Work request:
Please extract the lecture transcript on overfitting in logistic regression below and reproduce it in full, word for word.

Document extract:
On this slide, we looked at

over fitting for the case of linear regression.

A similar thing can apply to logistic regression as well.

Here is a logistic regression

example with two features X1 and x2.

One thing we could do, is

fit logistic regression with

just a simple hypothesis like this,

where, as usual, G is my sigmoid function.

And if you do that, you end up

with a hypothesis, trying to

use, maybe, just a straight

line to separate the positive and the negative examples.

And this doesn't look like a very good fit to the hypothesis.

So, once again, this

is an example of underfitting

or of the hypothesis having high bias.

In contrast, if you were

to add to your features

these quadratic terms, then,

you could get a decision

boundary that might look more like this.

And, you know, that's a pretty good fit to the data.

Probably, about as

good as we could get, on this training set.

And, finally, at the other

extreme, if you were to

fit a very high-order polynomial, if

you were to generate lots of

high-order polynomial terms of speeches,

then, logistical regression may contort

itself, may try really

hard to find a

decision boundary that fits

your training data or go

to great lengths to contort itself,

to fit every single training example well.

And, you know, if the

features X1 and

X2 offer predicting, maybe,

the cancer to the,

you know, cancer is a malignant, benign breast tumors.

This doesn't, this really doesn't

look like a very good hypothesis, for making predictions.

And so, once again, this is

an instance of overfitting

and, of a hypothesis having

high variance and not really,

and, being unlikely to generalize well to new examples.

Later, in this course, when we

talk about debugging and diagnosing

things that can go wrong with

learning algorithms, we'll give you

specific tools to recognize

when overfitting and, also,

when underfitting may be occurring.

But, for now, lets talk about

the problem of, if we

think overfitting is occurring,

what can we do to address it?

In the previous examples, we had

one or two dimensional data so,

we could just plot the hypothesis and see what was going

on and select the appropriate degree polynomial.

So, earlier for the housing

prices example, we could just

plot the hypothesis and, you

know, maybe see that it

was fitting the sort of

very wiggly function that goes all over the place to predict housing prices.

Material provided:
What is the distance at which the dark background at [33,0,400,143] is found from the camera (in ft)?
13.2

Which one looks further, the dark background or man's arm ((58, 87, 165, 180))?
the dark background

Exercise solution:
On this slide, we looked at

over fitting for the case of linear regression.

A similar thing can apply to logistic regression as well.

Here is a logistic regression

example with two features X1 and x2.

One thing we could do, is

fit logistic regression with

just a simple hypothesis like this,

where, as usual, G is my sigmoid function.

And if you do that, you end up

with a hypothesis, trying to

use, maybe, just a straight

line to separate the positive and the negative examples.

And this doesn't look like a very good fit to the hypothesis.

So, once again, this

is an example of underfitting

or of the hypothesis having high bias.

In contrast, if you were

to add to your features

these quadratic terms, then,

you could get a decision

boundary that might look more like this.

And, you know, that's a pretty good fit to the data.

Probably, about as

good as we could get, on this training set.

And, finally, at the other

extreme, if you were to

fit a very high-order polynomial, if

you were to generate lots of

high-order polynomial terms of speeches,

then, logistical regression may contort

itself, may try really

hard to find a

decision boundary that fits

your training data or go

to great lengths to contort itself,

to fit every single training example well.

And, you know, if the

features X1 and

X2 offer predicting, maybe,

the cancer to the,

you know, cancer is a malignant, benign breast tumors.

This doesn't, this really doesn't

look like a very good hypothesis, for making predictions.

And so, once again, this is

an instance of overfitting

and, of a hypothesis having

high variance and not really,

and, being unlikely to generalize well to new examples.

Later, in this course, when we

talk about debugging and diagnosing

things that can go wrong with

learning algorithms, we'll give you

specific tools to recognize

when overfitting and, also,

when underfitting may be occurring.

But, for now, lets talk about

the problem of, if we

think overfitting is occurring,

what can we do to address it?

In the previous examples, we had

one or two dimensional data so,

we could just plot the hypothesis and see what was going

on and select the appropriate degree polynomial.

So, earlier for the housing

prices example, we could just

plot the hypothesis and, you

know, maybe see that it

was fitting the sort of

very wiggly function that goes all over the place to predict housing prices.